At independence in 1948, Sri Lanka had a comparatively professional and independent judiciary. New constitutions in 1972 and 1978, however, cut back on the judiciary’s protection from parliamentary and presidential intrusions. The 1978 constitution vested unfettered control of judicial appointments in presidential hands. Analysts say that unlike other South Asian countries, no strong tradition or norm of consultation between the president and the chief justice developed. Nor did predictable rules immune from manipulation, such as promotion by seniority, emerge.
Misfits/ corrupt like Sarath N. Silva (of ‘Helping Hambantota’ shame), chose to exercise his powers in ways that further sapped the independence of the lower courts and the Supreme Court. The illegal and highly politicized impeachment of Chief Justice Dr Shirani Bandaranayake in January 2013, followed by the equally politicized appointment of Mohan Pieris as her successor, was emblematic. International Commission of Jurists echoed that the Sri Lankan justice system cannot ensure accountability for human rights violations and war crimes because the judiciary has been deprived of its independence and impartiality, and lawyers suffer intimidation, hindrance, harassment and improper interference.
Few sentences have been quoted more often than the aphorism: “Justice must not only be done, but must also be seen to be done”. This dictum was laid down by Lord Hewart, the then Lord Chief Justice of England in the case of Rex v. Sussex Justices, [1924] 1 KB 256. In this case, Lord Hewart went on to observe that what was important was not what was actually done, but what might appear to have been done and held :“Nothing is to be done which creates even a suspicion that there has been an improper interference with the course of justice.”
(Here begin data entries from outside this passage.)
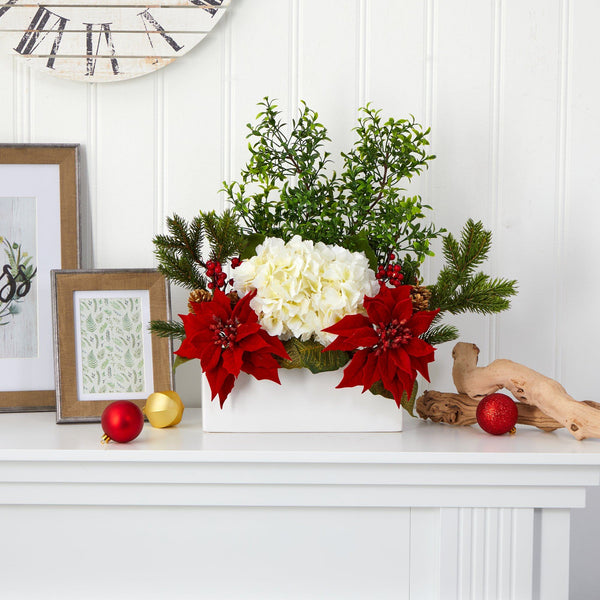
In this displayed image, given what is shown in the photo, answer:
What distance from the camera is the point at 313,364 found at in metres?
0.80

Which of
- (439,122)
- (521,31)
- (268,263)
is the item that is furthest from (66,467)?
(521,31)

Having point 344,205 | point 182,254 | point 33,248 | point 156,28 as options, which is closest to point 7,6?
point 156,28

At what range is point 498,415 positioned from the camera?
0.83 m

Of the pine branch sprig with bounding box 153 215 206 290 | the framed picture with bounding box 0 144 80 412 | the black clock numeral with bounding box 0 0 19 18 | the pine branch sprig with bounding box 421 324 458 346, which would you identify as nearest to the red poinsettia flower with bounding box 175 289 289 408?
the pine branch sprig with bounding box 153 215 206 290

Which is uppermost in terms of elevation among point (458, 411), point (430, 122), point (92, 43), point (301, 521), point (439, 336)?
point (92, 43)

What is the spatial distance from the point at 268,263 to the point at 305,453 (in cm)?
24

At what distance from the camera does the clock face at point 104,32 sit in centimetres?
103

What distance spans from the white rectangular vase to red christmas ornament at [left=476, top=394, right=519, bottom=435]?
0.12 metres

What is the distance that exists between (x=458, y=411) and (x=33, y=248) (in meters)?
0.72

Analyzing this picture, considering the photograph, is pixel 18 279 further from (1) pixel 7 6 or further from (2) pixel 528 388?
(2) pixel 528 388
This principle is important in an era where public attention is focussed on the courts as the ultimate arbitrator in meting out justice to the people. Lord Hewart’s principle requires that Judiciary not only should be actually independent from executive interference but to be seen as being independent entities and not as departments or appendage of the those in the higher echelons of power. Naturally, harm is caused to our own legal system and its credibility by ignoring this salutary principle. It sustains an ethical requirement that judges and decision-makers more widely cannot hear a case if, from the perspective of a reasonable and informed observer, their impartiality might reasonably appear to be compromised — an appearance standard. In Sri Lanka, justice does not appear to be done in the eyes of the public, with the fence itself eating the crops it is supposed to protect.